■ **Задание**
Выпишите из отрывка о театре всех людей, которые названы в нём по фамилии.

■ **Исходный отрывок**
В погоне за славой за счет славы великих предшественников Бояков приносит в жертву «Три сестры» в постановке Дорониной, уничтожив его, чтобы дороже продать свою поделку. На премьеру собрал костяк новой политической партии «За правду». Вдохновителем новоявленной «правды» стал подельник Боякова писатель Захар Прилепин. Они выступают единым фронтом, выправляя искусство МХАТ на свой лад.
Что увидели зрители на премьере Э. Боякова? В интервью каналу «Культура» зритель сказал: «плохую школьную самодеятельность». Известный искусствовед Барташевич выразился резче: «Мумия. Покойник встал из гроба». Вполне достаточно, чтобы понять: русский театр нуждается в спасении.
Вернёмся к статьям Лакшина, посвящённым искусству русского театра. Он знал его глубоко. Будучи сыном актёров великого МХАТа — Антонины Сергеевны Чайковской и Якова Ивановича Лакшина, Володя, став отроком, упрямо стоял часами напролет на костылях (из-за тяжёлой болезни позвоночника) в историческом зрительном зале, отдаваясь всей сутью своей чарам спектаклей лучшего театра в мире. Он влюблялся в великих артистов, знал лично многих из них, с некоторыми дружил, о многих писал. Став взрослым, филологом, одну из первых книг посвятил творчеству Бога русской сцены А.Н. Островскому. Цикл статей, посвящённых спектаклю театра им. Вахтангова «На всякого мудреца довольно простоты», выпущенного к 100-летию со дня первой постановки этой до сих пор так до конца и не открывшей свои тайны пьесы великого русского драматурга, открывает основополагающие законы русской классической сцены.

■ **Фрагмент набора данных**

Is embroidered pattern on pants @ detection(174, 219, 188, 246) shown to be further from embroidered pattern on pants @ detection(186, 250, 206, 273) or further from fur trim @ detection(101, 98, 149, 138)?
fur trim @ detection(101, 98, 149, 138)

■ **Ответ**
Э. Бояков, Доронина, Захар Прилепин, Барташевич, Лакшин, Антонина Сергеевна Чайковская, Яков Иванович Лакшин, А.Н. Островский.